Excavating Feminist Histories: Early Productions from Women Make Movies

Woman's eyes and nose

Excavating Feminist Film Histories:
Early Productions from Women Make Movies

Wednesday, April 24 at 6:00 pm
Michelson Theater, 721 Broadway, 6th Floor

In the late 1960s and 1970s, numerous media organizations arose driven by the desire to give voice to those ordinarily marginalized by the mainstream media. Among this wave was Women Make Movies, a female-led, community-based media education center founded in New York in 1969 to empower women to tell their own stories by teaching them the technical production skills to pursue their own film and videos projects. Through these early efforts, all-women crews experimented with largely fiction storytelling to address important contemporary feminist themes such as gender equality, independence, love, friendship, and communal values. While Women Make Movies, Inc. has since become one of the most impactful and important distributors of independent film produced by women, its early origins as a production and community-based teaching group have been largely forgotten. This presentation and screening event seeks to bring a selection of these rare, early feminist fiction projects to light.
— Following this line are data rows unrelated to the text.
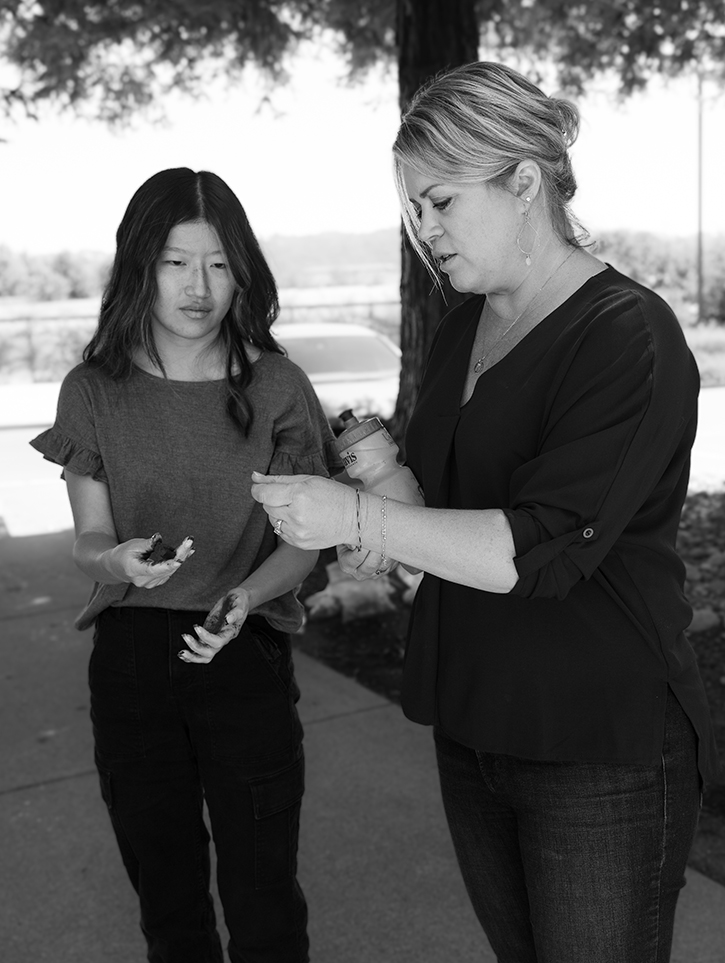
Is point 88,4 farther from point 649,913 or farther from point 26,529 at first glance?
point 649,913

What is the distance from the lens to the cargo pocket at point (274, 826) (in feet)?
7.21

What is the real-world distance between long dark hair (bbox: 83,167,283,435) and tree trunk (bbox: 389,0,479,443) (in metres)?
4.56

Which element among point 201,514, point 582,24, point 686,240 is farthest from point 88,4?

A roundtable discussion moderated by Tanya Goldman, Cinema Studies PHD candidate, will follow the screening. The panel will include Women Make Movies co-founders Ariel Dougherty and Sheila Paige, and Dr. Alexandra Juhasz, Chair of the Film Department, Brooklyn College, CUNY. The discussion will center upon the legacy of Seventies feminist filmmaking, preservation challenges, and ways to bridge past and present to forge intergenerational bonds between media activists then and now.

Free and open to the public.

four women standing in front of a house

Camera crew on set of "Sweet Bananas" (1974)

Films

  • The Women’s Happy Time Commune (1972), 47 minutes, digital projection, film preserved with help from WFPF
  • Sweet Bananas (1974), 30 minutes, digital projection, not yet preserved.
  • A Street Harassment Film (Sheila Paige, 1975), 12 minutes, digital projection
Two women laughing, one with brown hair, another wearing a red hat and drinking tea

Still from "The Women's Happy Time Commune" (1972)

Speaker Biographies

Ariel Dougherty was the co-founder and co-director of Women Make Movies, Inc.  Currently, she is writing a book about feminist film teaching within communities of today and from the past.  She has identified 25 girl film teaching projects in the US active in the past 20 years. In telling their stories and describing these girls' films she places today’s groups in a long historic continuum of community-based filmmaking, like the 1970's feminist groups – Women Make Movies and the video programs at both the Woman's Building in LA and the Women's Interarts Center in New York City. Dougherty lives in the rural, southern desert of New Mexico, where she has recently started a micro cinema. A new film is also cooking!

Sheila Paige was the co-founder and co-director of Women Make Movies, Inc. She has since produced and directed independent film projects whilst earning her living as script supervisor on features and television productions for the International Alliance of Theatrical Stage Employees, Moving Picture Technicians and Artists and Allied Crafts union (IATSE). She has created shows for Upstage—the online annual interactive theater festival, written and illustrated custom books for individual clients, and is currently working on a children’s book project and developing a new video project.

Dr. Alexandra Juhasz is Chair of the Film Department, Brooklyn College, CUNY.  She is a core faculty member in the Interactive Technology and Pedagogy Certificate Program at the CUNY Graduate Center.  She has a Ph.D. in Cinema Studies from NYU (1991) and has taught at NYU, Swarthmore and Bryn Mawr Colleges, Claremont Graduate University, USC,  Pitzer College, and CUNY.  Her areas of interest include YouTube, media archives, activist media, documentary, and feminist film as well as media production, history and theory.